Abstract: Objective: Radiolytic oxygen depletion (ROD) may play a role in the sparing of cells irradiated with ultra-high dose rates. Different methods have been used to quantify the effect of ROD during FLASH irradiation on cell survival, typically involving some kind of averaging of the oxygen effect and the LQ model. In this work, we compare the results obtained with several of these methods and introduce a novel method based on the non-linear differential form of the LQ model. Approach: We present a novel method to account for a varying oxygen concentration on the dose-response based on the non-linear differential form of the LQ model, and we compare the results obtained with this method with those obtained with other methods that linearize the averaging of the oxygen effect during irradiation. Main results: We found differences in the surviving fractions obtained with the method introduced in this work and other methods that introduce different linearizations (averaging) of the non-linear dependence on the oxygen concentration, especially for oxygenations and doses that lead to important changes in the OERs during the delivery of the dose (initial oxygenations $\approx$5--10 mmHg and doses $>30$~Gy). On the other hand, we showed that the method presented by Zhu \emph{et al.} is equivalent to a first-order Euler numerical method of the differential LQ model.
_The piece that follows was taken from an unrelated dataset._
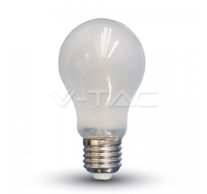LED Bulb - 6W Filament E27 A60 Frost Cover 6400K – NEW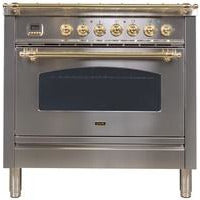 "ILVE 36"" Nostalgie Series Gas Range with 5 Burners Griddle 3.5 cu. ft. Oven Capacity Dishwarming Drawer Digital Clock and Timer Rotisserie  Brass Trim in Stainless Steel (UPN90FDVGGILP) - Shop For Kitchens"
Significance: The method introduced in this work and the method of Zhu \emph{et al.} may allow a more precise quantification of the effect of ROD on dose-response, both for tumors and normal tissues. While all the reviewed methods show an oxygen-dependent sparing effect of FLASH radiotherapy driven by ROD and qualitatively similar results, the method introduced in this work and that of Zhu \emph{et al.} may be more suitable to quantitatively analyze new preclinical (and future clinical) data coming from experimental studies.